S. Alfonso

The Church of St. Alphonsus Liguori, Rome

 

Sant’Alfonso de Liguori

Sant’Alfonso de Liguori was born in Marianella near Naples on September 27, 1696. The eldest son of a rather large family, belonging to the Neapolitan nobility. He receives solid instruction, studies classical and modern languages, painting and music. He composed a Duet on the Passion, a Christmas song, still famous in Italy, “You come down from the stars,” and many other hymns. He completes his university studies by obtaining the doctorate in civil and canon law and begins to practice in the field of law.

In 1723, after a long journey of discernment, he abandoned his legal career and, despite his strong opposition, became a seminarian. He was ordained a priest on 21 December 1726 at the age of 30. He lives the first years as a priest with the homeless and marginalized youth of Naples. It houses the “Serotine Chapels”. Organized by the young ones, these chapels are centers of prayer, of community, of the Word of God, of social activities and of education. When he dies, there will now be 72 chapels with more than 10,000 active participants.

In 1729, Alfonso left his home and established his residence in the Chinese College of Naples. It is where his missionary experience begins in the interior of the Kingdom of Naples where he meets people who are still much poorer and abandoned than all those wandering children in the streets of Naples.

On November 9, 1732, Alfonso founded the Congregation of the Holy Redeemer, popularly known as “Redemptorists”, to follow the example of Jesus Christ and announce the Good News to the poor and the most abandoned. Since then, he devoted himself entirely to this new mission.
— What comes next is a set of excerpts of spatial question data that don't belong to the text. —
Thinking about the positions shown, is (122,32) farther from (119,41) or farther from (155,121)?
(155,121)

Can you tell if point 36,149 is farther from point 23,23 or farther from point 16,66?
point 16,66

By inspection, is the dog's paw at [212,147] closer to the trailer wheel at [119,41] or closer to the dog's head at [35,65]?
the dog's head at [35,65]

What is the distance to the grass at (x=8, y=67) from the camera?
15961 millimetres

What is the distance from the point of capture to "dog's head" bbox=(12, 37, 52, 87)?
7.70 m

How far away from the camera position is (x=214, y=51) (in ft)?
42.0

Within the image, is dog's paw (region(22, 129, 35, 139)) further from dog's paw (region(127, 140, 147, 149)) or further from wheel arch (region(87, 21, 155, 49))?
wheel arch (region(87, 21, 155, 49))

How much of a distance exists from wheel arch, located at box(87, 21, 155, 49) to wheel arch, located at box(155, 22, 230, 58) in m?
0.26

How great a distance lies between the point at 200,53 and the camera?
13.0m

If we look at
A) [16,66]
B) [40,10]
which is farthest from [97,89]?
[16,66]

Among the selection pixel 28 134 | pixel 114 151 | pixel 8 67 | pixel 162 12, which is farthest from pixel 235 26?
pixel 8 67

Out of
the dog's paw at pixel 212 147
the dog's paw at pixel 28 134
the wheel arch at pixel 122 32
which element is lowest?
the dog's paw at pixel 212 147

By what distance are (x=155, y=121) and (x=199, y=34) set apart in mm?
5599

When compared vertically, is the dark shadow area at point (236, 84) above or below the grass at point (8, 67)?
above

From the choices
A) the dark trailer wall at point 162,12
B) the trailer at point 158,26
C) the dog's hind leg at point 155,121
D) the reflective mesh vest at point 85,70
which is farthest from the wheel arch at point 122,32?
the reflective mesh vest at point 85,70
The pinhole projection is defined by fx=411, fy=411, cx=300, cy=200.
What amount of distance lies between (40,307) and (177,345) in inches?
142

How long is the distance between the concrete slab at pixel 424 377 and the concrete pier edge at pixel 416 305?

Alfonso is a beauty lover: musician, painter, poet and author. He places all his artistic and literary creativity in the service of the mission, and whoever joins the Congregation demands the same thing. He writes 111 works on spirituality and theology. The 21,500 editions and translations in 72 languages ​​of his works are a great demonstration of the fact that S. Alfonso is among the most read authors. Among his best known works we mention: The great means of prayer, Practice of the love of Jesus Christ, The Glories of Mary, Visits to the Sacred Sacrament. Prayer, love, relationship with Christ and his experience in the field of the pastoral needs of the faithful make Alfonso one of the greatest masters of inner life.

Alfonso’s greatest contribution to the Church is, however, in the field of moral theology, with his Moral Theology, a work born of the pastoral experience of Alfonso, by his ability to answer the practical questions posed by the faithful, and by his daily contact with their everyday problems. It opposes the sterile legalism that is stifling theology and rejects the strict rigor of the time, the mere product of an elite in power. According to Alfonso, they are closed to the gospel because “such a rigor has never been taught and practiced by the Church”. He knew how to put the theological reflection in the service of the greatness and dignity of the person, of the moral conscience, of the evangelical mercy.

In 1762 Alfonso was consecrated bishop of St. Agatha of the Goths at the age of 66, although he tried to refuse this appointment because he felt too old and too ill to be properly devoted to the diocese. In 1775, he was allowed to retire from the office and to live in the Redemptorist community of Pagani where he died on August 1, 1787. He was canonized in 1831, proclaimed Doctor of the Church in 1871, and Patron of Confessors and Moralists in 1950.